Ibu ndak iso ngomong Nduk. Saiki kuwi wis ngerti opo sing apik buat masa depanmu. Mugo-mugo kepengenanmu kesampean. Ibu ra iso ngasih lebih.” Menyadari kemampuannya yang terbatas untuk mewujudkan impian Sarah, perempuan tua itu hanya bisa mengusap mata dengan ujung lengan dasternya.

Sekalipun banyak anak panti yang lain, tetapi perasaan Bu Lilik pada Sarah berbeda. Wajah bulat merah yang ditemukannya di depan pintu itu, tak sedikit pun menangis saat dia menggendongnya. Tak sedikit pun rewel ketika dia memberinya susu kaleng, dan tak sekalipun sakit saat yang lain demam. Benar–benar bayi yang kuat dan pemberani.

Setiap kali Bu Lilik menyanyikan tembang–tembang Jawa, matanya tak berkedip menyimak. Kadang ikut bersuara. Membuat Bu Lilik menghentikan alunannya dan tertawa. Gemas menggelitik perutnya yang buncit terbalut gurita. Lalu mengapa ... mengapa sekarang bayi itu ingin pergi?.

Dari kamarnya, Bu Lilik mendengar suara Luna menegur Sarah.

“Kakak mau pergi, ya? Aku boleh ikut?”

Bocah berusia 13 tahun itu memang sangat mengidolakan Sarah. Apapun gaya Sarah selalu ditirunya.

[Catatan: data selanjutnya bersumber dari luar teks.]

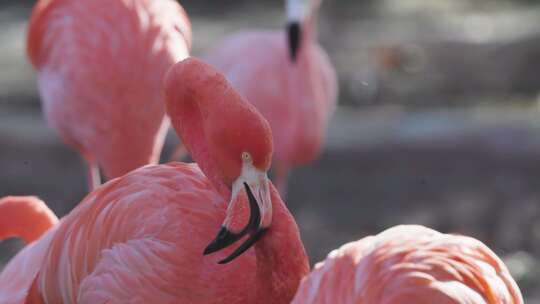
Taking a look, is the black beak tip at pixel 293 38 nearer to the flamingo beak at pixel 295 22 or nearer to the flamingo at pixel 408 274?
the flamingo beak at pixel 295 22

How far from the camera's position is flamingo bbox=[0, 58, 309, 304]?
3.12m

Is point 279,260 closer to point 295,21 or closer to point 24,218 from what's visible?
point 24,218

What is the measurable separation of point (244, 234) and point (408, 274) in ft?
1.98

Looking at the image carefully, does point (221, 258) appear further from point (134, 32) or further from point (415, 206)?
point (415, 206)

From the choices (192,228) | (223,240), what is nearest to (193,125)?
(192,228)

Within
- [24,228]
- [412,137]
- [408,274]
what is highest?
[408,274]

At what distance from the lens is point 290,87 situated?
6.04 metres

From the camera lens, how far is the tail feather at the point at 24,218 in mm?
4031

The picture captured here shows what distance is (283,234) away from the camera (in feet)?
10.8

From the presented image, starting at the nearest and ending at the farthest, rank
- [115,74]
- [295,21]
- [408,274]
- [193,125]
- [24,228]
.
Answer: [408,274] → [193,125] → [24,228] → [115,74] → [295,21]

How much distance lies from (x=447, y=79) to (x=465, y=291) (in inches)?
242

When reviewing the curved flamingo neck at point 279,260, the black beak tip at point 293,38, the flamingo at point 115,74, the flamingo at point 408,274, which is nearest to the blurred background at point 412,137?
the black beak tip at point 293,38

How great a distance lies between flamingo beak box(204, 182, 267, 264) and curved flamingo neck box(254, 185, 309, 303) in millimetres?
130

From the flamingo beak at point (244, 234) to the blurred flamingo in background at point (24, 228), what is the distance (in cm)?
83
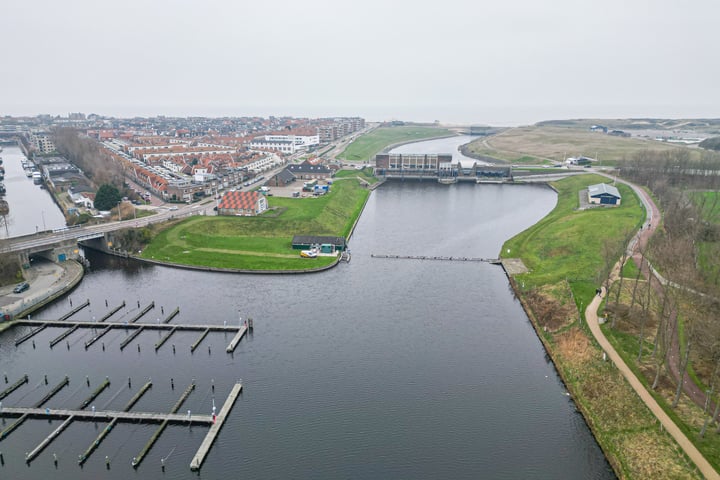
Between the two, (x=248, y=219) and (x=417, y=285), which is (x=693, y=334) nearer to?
(x=417, y=285)

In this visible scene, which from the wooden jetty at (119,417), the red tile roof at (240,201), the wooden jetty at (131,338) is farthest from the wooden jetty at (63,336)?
the red tile roof at (240,201)

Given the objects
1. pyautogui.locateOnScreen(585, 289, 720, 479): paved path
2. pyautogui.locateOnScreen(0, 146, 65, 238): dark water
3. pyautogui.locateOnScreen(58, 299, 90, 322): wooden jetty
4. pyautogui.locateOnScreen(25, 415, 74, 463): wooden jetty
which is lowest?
pyautogui.locateOnScreen(25, 415, 74, 463): wooden jetty

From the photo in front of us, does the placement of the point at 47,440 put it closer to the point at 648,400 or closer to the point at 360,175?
the point at 648,400

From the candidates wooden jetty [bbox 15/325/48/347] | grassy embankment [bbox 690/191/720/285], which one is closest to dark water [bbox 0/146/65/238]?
wooden jetty [bbox 15/325/48/347]

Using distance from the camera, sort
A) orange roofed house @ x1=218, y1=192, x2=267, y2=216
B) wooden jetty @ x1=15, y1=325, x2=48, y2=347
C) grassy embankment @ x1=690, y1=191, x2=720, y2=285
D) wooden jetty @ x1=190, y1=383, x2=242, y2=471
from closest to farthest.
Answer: wooden jetty @ x1=190, y1=383, x2=242, y2=471 → wooden jetty @ x1=15, y1=325, x2=48, y2=347 → grassy embankment @ x1=690, y1=191, x2=720, y2=285 → orange roofed house @ x1=218, y1=192, x2=267, y2=216

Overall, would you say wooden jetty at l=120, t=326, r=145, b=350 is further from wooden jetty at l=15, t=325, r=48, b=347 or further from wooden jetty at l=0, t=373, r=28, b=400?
wooden jetty at l=15, t=325, r=48, b=347

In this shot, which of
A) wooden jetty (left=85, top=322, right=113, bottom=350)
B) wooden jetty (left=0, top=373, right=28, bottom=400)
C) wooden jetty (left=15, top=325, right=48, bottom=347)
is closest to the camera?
wooden jetty (left=0, top=373, right=28, bottom=400)

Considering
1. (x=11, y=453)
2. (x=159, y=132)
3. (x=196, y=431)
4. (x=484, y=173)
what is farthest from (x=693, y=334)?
(x=159, y=132)

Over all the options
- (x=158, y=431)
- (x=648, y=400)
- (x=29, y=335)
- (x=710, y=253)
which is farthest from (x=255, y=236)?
(x=710, y=253)
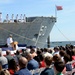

“Nanti kalau kamu udah gede, ya.” jawab Sarah.

----

Pagi belum bersimbah cahaya, tetapi Stasiun Balapan Solo sudah dipenuhi orang. Mereka yang hendak berangkat atau sekedar mengantar sama sibuknya. Dyono juga ikut menemani Bu Lilik. Sebentar–sebentar wanita tua itu menyeka airmata, hingga sebagian kerudungnya basah. Firasatnya mengatakan, ini akan menjadi yang terakhir kali. Dia tidak akan pernah melihat bayi itu lagi.

Perlahan kereta mulai berjalan. Dari celah jendela, Sarah melambaikan tangan. Senyumnya makin merekah. Lutut Bu Lilik lemas. Dyono segera memapahnya duduk. Merangkul dan mengusap–ngusap lengannya.

Melihat ketidakberdayaan wanita itu menahannya, seonggok duri sempat menyumbat tenggorokan Sarah. Dia langsung terduduk. Mengejap-ngejapkan mata dari genangan air hangat.

“Keinginan adalah sumber kelalaian bersyukur.” Malam sebelum Sarah berangkat, Dyono masih berupaya menasehatinya. Berharap pikiran gadis itu akan berubah.

Sarah mengacungkan buku “Meraih Sukses Dan Bahagia” yang tengah dibacanya, “Semua orang berhak bahagia dan harus mengejarnya.” tegas Sarah.

“Seandainya manusia tidak mengejar bahagia, mereka pasti akan sudah bahagia.”

Sarah mendengus pendek, “Tuhan tidak akan merubah suatu kaum, selama mereka tidak berusaha.”

“Yang DIA maksud berubah itu, hatimu. Penerimaanmu. Kalau kamu ridho, baru Allah ridho. Segalanya akan berubah sesuai kehendakNYA.”

“Jadi maksudmu, aku harus menerima saja nasib seperti ini?”

“Apa kamu tidak yakin bahwa DIA pemberi takdir terbaik?”

“Tapi ini bukan takdir terbaik! Apa aku salah memperjuangkan nasib?”